Leaving Salem

Jesus said the worship demanded by God is worship that is “in spirit and in truth.” Now there is a phrase worth taking some time with: Spirit and truth.

True worship, as defined by Jesus is a connection of the inner person with God of the universe. It is a deeply spiritual phenomenon. True worship reaches into the mental, emotional, and the psychological elements of who we are – into the spirit.

Worship goes beyond lifting our voices in song, raising our hands, preaching sermons, or reading the creeds. It is internal, something deeply contemplative.

And it is truth. A better translation might be “sincerity” or “genuineness.” Jesus isn’t saying that our concept of God must be exactly right or completely accurate when we come to worship. It never will be, for all we have are our limited words and ideas to explain him.

But he is saying that true worship, the true worshipper, must approach God with the purest of motives. He or she must come to God with all sincerity and authenticity, laid bare before the God of creation.

The prophet Malachi echoed this theme. God, speaking through the prophet said, “My name will be great among the nations, in every place incense and pure offerings will be brought to my name.”

In other words, the heathen gathered around a primitive camp fire who is truly seeking God, has truly worshipped, more so that many of us who gather in Christian churches with all the proper instruction and instruments of worship around us.

Why? Because of the sincerity of heart and the pure passion that drives his worship. If we cannot come to God with sincere hearts, then it would be better, in God’s opinion, to turn out the lights and lock the doors of our sanctuaries.

So no, it’s not about having a polished order of service. It doesn’t really matter if we have a TV-worthy production for those who come to sit in the pews each week. Worship is not meant to be performance driven or entertainment driven.

Worship is an act of communion between spirits, the spirit within us, communing with each other and with God. Our worship might be a bit rough sometimes. The order of worship might be crooked. We might sing off-key. That’s OK as long as it is all incredibly honest.

For in that honesty and truthfulness we reach into the heart of God and him into ours. We are touched at a level and depth that mere music, words, or pageantry can even come close.

One Sunday morning an old cowboy entered a church just before services began. The cowboy wore tattered jeans, a denim shirt, and boots with very little shine left on them. In his hand he had a much loved, much read, but worn-out Bible.

The church he entered was upscale in an exclusive part of town. It was the largest and most beautiful building the old man had ever seen.

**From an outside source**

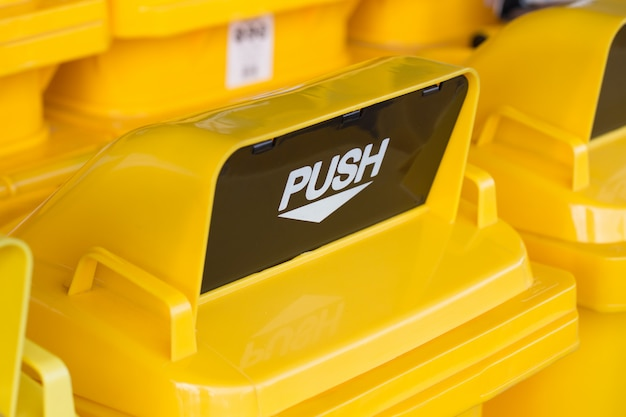 Close up top yellow push hole or waste drop hole of trash bin or recycle bin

The people seated in the pews were all dressed in expensive clothes and jewelry, and they had expensive cars in the parking lot.

When he sat down, others moved away from him and watched him with a cautious eye. They were appalled at his dress and apparent disrespect. The service began with incredible music and beautiful liturgy. The pastor preached his sermon with a degree of professionalism learned only from many years behind the pulpit.

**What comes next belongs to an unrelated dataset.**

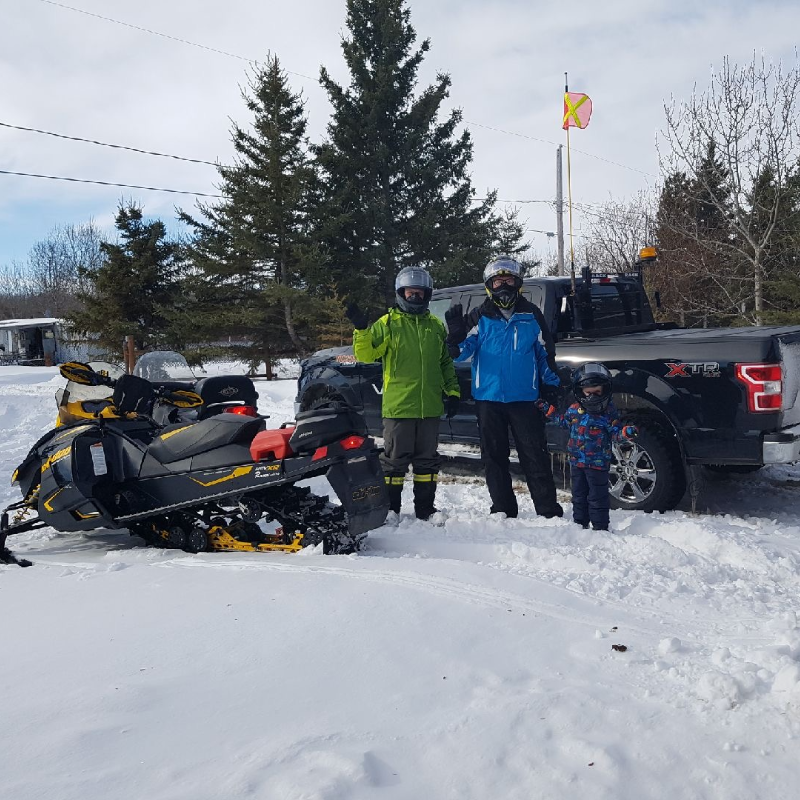 Audun Klath stands next to his father, son and a truck and two snowmobiles.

As the old cowboy was leaving the church the pastor approached him and asked the cowboy to do him a favor: “Before you come back here again, have a talk with God and ask him what he thinks would be the appropriate attire for worship.” The old cowboy assured the pastor he would do exactly that.

The next Sunday the cowboy returned wearing the same tattered jeans, denim shirt, dirty boots, and carrying the same worn Bible. Again, he was shunned and ignored. The pastor approached and said, “I thought I asked you to speak to God before you came back to our church.”

“Well, I did,” said the old cowboy.

“If you spoke to God, what did he tell you the proper attire should be for worshiping here?” the pastor asked.

The cowboy answered, “Well sir, God told me that he didn’t have a clue what I should wear. He said he’d never been in this church before.”